Spun out of the University of South Australia in 2015, Myriota last year raised AU$15 million through a Series A funding round from companies including the venture capital arm of Optus’ parent company Singtel.
“What this allows us to do together is bring Myriota products and services to market as part of a broader context of technology solutions to solve problems in Internet of Things deployment across Australia,” Dr Grant said.
“With Myriota direct-to-orbit Internet of Things connectivity we can provide connectivity for IoT that works outside the areas of cellular footprint, which extends reach.
“Also offering an alternative carrier alongside things like 4G, 5G or narrowband IoT with very, very low power use. So, that’s advantageous sometimes to have a mix of technologies, where different technologies are doing different things.”
Optus Business managing director Chris Mitchell said he was excited to see the impact that collaborating with Myriota would have for Optus customers.
“Working with innovative start-ups like Myriota allows Optus Business to help our customers capture the business improvements of next generation technologies,” Mitchell said.
South Australia has been a significant player in the nation’s space industry and is home to the Australian Space Agency and several other space start-ups, including Fleet Space Technologies and Inovor Technologies, both of which have announced IoT initiatives this year.
In April, the A$245 million the Cooperative Research Centre for Smart Satellite Technologies and Analytics (SmartSat CRC) was awarded to the University of South Australia.

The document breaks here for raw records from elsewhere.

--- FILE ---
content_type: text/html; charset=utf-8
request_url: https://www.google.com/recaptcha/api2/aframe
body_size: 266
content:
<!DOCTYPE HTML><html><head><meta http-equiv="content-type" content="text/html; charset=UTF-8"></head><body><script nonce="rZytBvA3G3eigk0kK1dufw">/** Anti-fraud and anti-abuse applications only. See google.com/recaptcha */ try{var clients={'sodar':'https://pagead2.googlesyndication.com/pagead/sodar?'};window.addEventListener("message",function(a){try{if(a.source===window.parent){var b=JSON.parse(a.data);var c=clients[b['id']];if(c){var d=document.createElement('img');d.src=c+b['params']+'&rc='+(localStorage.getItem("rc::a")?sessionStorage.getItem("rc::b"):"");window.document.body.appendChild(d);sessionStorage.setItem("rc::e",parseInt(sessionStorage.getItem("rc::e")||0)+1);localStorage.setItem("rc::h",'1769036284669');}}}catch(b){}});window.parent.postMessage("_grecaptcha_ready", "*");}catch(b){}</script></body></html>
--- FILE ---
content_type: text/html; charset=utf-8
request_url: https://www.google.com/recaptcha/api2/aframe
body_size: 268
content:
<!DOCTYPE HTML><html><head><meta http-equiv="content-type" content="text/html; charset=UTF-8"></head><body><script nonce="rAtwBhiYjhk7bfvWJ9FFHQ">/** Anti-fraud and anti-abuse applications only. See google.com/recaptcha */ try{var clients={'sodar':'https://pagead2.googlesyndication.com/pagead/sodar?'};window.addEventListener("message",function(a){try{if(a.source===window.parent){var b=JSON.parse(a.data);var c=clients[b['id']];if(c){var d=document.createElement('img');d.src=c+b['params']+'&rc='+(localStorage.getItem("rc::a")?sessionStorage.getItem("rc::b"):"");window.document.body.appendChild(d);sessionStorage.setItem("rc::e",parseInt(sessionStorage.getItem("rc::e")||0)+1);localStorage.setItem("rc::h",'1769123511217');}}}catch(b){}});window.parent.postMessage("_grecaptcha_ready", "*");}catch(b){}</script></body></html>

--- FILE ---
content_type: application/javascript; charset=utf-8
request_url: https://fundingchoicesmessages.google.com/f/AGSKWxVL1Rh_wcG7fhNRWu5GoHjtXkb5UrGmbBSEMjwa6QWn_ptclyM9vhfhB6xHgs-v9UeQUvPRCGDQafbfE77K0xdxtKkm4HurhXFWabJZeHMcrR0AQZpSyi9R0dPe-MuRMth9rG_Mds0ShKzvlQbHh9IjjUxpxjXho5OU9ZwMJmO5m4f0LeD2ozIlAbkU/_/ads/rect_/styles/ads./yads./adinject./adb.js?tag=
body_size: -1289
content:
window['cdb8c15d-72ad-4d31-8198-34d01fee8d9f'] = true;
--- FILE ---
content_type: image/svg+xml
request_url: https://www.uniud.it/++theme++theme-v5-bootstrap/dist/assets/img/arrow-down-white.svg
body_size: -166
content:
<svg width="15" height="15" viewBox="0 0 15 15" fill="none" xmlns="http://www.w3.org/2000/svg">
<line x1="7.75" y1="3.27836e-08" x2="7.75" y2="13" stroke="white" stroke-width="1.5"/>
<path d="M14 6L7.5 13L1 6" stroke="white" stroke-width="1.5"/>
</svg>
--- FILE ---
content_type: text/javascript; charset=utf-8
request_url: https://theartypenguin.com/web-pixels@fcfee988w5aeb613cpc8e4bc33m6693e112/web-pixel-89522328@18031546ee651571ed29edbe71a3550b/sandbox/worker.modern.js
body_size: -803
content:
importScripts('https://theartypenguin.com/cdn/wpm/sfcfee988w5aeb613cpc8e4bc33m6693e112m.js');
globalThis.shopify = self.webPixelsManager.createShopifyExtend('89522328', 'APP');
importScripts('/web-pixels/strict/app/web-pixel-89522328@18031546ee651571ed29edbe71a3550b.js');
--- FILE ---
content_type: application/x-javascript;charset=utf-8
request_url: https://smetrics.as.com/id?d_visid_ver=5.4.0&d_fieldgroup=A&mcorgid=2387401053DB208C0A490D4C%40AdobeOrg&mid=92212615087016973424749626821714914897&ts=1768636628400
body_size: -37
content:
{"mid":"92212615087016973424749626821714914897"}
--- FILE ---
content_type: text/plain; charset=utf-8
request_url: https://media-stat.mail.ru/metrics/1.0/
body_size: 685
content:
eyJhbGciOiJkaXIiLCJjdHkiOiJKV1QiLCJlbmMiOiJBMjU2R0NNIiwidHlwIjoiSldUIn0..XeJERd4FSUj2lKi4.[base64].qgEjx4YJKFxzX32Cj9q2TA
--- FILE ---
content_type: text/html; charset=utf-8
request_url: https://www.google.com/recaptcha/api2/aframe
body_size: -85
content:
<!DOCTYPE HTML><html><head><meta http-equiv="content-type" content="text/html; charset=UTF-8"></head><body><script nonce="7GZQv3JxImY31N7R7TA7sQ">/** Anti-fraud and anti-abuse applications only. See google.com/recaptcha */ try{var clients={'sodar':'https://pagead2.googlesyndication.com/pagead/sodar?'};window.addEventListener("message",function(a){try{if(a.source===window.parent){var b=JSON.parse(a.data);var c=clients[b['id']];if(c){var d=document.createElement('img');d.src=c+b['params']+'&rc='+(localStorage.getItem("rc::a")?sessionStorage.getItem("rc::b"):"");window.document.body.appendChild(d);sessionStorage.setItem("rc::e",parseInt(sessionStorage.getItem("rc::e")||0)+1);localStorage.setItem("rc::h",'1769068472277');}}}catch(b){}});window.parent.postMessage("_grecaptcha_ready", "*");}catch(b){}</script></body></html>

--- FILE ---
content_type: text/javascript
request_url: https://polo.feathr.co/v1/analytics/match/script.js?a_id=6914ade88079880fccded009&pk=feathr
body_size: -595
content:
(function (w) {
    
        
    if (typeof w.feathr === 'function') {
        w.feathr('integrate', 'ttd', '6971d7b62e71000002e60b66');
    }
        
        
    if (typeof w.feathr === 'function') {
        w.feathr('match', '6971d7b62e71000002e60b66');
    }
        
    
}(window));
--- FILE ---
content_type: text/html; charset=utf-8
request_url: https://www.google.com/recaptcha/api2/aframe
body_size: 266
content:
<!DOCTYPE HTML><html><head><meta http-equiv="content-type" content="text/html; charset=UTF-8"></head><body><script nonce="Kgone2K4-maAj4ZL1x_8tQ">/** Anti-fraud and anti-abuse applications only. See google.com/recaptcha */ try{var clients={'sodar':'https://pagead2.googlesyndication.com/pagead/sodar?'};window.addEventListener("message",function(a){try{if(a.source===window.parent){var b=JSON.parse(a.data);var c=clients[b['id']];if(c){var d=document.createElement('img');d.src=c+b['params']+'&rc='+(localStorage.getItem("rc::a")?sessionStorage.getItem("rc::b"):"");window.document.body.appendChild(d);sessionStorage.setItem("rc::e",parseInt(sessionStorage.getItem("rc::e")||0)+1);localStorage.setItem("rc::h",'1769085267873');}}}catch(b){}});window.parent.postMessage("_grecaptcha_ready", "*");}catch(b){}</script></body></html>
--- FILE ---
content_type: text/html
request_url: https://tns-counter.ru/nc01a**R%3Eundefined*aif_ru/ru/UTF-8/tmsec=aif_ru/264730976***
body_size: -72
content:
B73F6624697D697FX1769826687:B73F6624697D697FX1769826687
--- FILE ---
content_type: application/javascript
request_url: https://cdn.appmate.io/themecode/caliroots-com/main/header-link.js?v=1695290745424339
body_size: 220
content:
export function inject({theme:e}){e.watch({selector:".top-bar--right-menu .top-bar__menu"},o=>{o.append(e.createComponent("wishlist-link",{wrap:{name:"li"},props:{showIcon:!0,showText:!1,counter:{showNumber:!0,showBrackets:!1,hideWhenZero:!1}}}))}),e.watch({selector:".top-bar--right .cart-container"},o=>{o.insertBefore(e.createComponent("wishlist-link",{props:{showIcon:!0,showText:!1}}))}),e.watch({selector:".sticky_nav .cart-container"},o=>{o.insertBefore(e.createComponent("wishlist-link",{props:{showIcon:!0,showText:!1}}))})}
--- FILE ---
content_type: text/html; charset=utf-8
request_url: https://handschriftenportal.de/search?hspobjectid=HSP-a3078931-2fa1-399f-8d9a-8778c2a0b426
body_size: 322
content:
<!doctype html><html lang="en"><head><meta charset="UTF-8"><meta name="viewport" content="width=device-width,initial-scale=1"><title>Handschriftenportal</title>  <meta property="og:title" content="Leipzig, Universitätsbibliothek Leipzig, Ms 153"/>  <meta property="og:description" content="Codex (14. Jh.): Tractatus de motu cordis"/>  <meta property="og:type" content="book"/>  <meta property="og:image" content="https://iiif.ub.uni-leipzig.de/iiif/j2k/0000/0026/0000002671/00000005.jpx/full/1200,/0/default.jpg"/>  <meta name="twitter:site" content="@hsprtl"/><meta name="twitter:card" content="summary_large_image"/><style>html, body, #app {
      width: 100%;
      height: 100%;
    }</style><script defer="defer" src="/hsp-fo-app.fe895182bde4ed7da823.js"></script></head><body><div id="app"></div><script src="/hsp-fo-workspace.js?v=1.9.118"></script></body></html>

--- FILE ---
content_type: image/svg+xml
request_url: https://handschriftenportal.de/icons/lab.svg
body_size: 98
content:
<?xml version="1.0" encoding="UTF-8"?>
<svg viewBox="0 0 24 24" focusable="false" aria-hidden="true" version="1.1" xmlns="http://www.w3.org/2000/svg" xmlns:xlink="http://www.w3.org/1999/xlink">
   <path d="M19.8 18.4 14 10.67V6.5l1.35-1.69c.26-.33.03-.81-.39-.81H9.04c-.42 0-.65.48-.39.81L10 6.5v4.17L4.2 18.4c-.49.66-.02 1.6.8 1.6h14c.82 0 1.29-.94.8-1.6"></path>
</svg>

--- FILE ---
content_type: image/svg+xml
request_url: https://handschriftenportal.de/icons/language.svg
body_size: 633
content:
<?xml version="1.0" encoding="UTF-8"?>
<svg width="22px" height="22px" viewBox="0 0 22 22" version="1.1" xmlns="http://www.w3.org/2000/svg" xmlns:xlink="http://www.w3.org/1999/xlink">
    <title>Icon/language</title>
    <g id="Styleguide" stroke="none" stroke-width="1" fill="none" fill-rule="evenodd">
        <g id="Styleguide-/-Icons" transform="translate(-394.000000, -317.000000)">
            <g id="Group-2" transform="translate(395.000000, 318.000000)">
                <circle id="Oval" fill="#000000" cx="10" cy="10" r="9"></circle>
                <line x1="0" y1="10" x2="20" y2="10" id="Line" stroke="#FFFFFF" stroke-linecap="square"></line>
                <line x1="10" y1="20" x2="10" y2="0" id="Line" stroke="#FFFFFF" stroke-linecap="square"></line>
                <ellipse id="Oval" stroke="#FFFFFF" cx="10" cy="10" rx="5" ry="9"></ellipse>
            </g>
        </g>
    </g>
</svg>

The unprecedented funding for advanced telecommunications and intelligent satellite systems makes the SmartSat CRC the biggest space industry research collaboration in Australian history.
SmartSat CRC will focus on advanced communications, intelligent satellite systems and next generation earth observation sensor technologies and analytics. It is seeking international companies in need of satellite solutions to their problems.